• [Exercise requirements] Please give the dimensions of cheflayne's travel stone as stated in the knife roll bag thread.

# Chef Knife Roll Bag



## Mindcome (Mar 31, 2019)

Hi Chefs,

We are looking to introduce Waxed Canvas/Leather Knife Roll Bag into the market and would like a feedback from experienced chefs. Admin if this is not allowed please delete this post. We already have a lot of ideas on how to improve existing products on the market but we want more info on knife sizes (handle + knife blade and most common quantity)

- We need feedback on how many knifes, other tools and their sizes do you usually carry around with you. We all know how expensive pro knifes are and want to keep them in mint condition as longer as possible. 

Example:
1. 10 Individual knife pouches each 2.5” wide, covers knife handle up to 4.5” and blades up to 18”
2. 3 Slots for small blades or tasting spoons covering 3.5” x 3.2” 
3. 3 Slots for serrated utility knives or scissors
4. Other compartments and tools that needs to fit into this bag? Would you like zipper pouch? If so what dimensions?

Also do you use some kind of a blade cover to protect your knifes during transport?

Thank you for your input, hopefully with your help we will make the best knife bag on the market


----------



## cheflayne (Aug 21, 2004)

1. 10 Individual knife pouches each 2.5" wide, covers knife handle up to 4.5" and blades up to 18"
little confused by your measurements as to knife handle, my slicer is 14.5" blade length and 6" handle length
overall length 20.5", so I am assuming your bag accepts knives that are 22.5" in overall length, is this correct?

4. Other compartments and tools that needs to fit into this bag? 
steel and combi stone

Would you like zipper pouch? If so what dimensions?
cell phone, pen, and note pad

Also do you use some kind of a blade cover to protect your knifes during transport?
yes


----------



## Mindcome (Mar 31, 2019)

cheflayne said:


> 1. 10 Individual knife pouches each 2.5" wide, covers knife handle up to 4.5" and blades up to 18"
> little confused by your measurements as to knife handle, my slicer is 14.5" blade length and 6" handle length
> overall length 20.5", so I am assuming your bag accepts knives that are 22.5" in overall length, is this correct?


Yes, that's correct we need both handle+blade length of your biggest tool.




cheflayne said:


> 4. Other compartments and tools that needs to fit into this bag?





cheflayne said:


> steel and combi stone




Ok i can see that usual dimension for stones are:
up to 14" length
around 1.5" height
up to 6" width

Does this sounds about right?




cheflayne said:


> Would you like zipper pouch? If so what dimensions?
> cell phone, pen, and note pad




We were thining about notepad and pen holders but we didn't think of cell phone pocket, interesting. Do you think many chefs would carry their phone along with knifes and tools?




cheflayne said:


> Also do you use some kind of a blade cover to protect your knifes during transport?
> yes




Would blade covers included with knife bag be important to you in purchasing decision?


----------



## cheflayne (Aug 21, 2004)

Ok i can see that usual dimension for stones are:
up to 14" length
around 1.5" height
up to 6" width
Does this sounds about right?
My travel stone is 8"x2"x1"

Do you think many chefs would carry their phone along with knifes and tools?
I don't carry my phone with my knives, but once I get to work I put it away for the shift

Would blade covers included with knife bag be important to you in purchasing decision?

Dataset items
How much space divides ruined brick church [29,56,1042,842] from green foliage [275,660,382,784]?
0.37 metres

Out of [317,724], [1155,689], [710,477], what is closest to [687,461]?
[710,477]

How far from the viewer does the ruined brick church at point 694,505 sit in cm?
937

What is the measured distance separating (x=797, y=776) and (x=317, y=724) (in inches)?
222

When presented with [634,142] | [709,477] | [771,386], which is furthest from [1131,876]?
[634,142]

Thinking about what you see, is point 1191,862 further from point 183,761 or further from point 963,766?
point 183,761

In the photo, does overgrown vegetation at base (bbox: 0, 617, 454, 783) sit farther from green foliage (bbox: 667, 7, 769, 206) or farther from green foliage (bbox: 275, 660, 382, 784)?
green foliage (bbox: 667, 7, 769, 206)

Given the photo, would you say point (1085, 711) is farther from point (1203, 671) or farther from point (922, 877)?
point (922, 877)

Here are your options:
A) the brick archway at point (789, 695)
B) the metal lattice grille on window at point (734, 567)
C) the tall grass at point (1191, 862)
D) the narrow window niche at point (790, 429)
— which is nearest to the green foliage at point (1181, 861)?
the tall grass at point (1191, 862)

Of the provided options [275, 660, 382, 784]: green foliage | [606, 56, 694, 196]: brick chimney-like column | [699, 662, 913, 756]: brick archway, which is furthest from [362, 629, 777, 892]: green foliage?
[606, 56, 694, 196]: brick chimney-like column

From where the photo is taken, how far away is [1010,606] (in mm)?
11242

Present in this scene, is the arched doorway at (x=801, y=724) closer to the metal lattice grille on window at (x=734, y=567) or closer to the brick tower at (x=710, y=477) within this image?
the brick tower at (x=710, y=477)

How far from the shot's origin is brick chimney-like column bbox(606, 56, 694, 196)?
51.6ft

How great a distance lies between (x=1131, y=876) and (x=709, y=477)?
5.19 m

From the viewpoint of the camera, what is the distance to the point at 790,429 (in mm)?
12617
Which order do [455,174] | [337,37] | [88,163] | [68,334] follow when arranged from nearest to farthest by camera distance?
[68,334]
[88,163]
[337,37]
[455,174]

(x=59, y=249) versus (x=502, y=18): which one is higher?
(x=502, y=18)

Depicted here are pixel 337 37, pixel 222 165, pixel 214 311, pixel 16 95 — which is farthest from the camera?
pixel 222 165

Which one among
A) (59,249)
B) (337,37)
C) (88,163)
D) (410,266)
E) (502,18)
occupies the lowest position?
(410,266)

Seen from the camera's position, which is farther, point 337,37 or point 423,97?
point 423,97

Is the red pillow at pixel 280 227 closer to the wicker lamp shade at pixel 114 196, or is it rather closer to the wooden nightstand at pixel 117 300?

• [Output for this task] 8"x2"x1"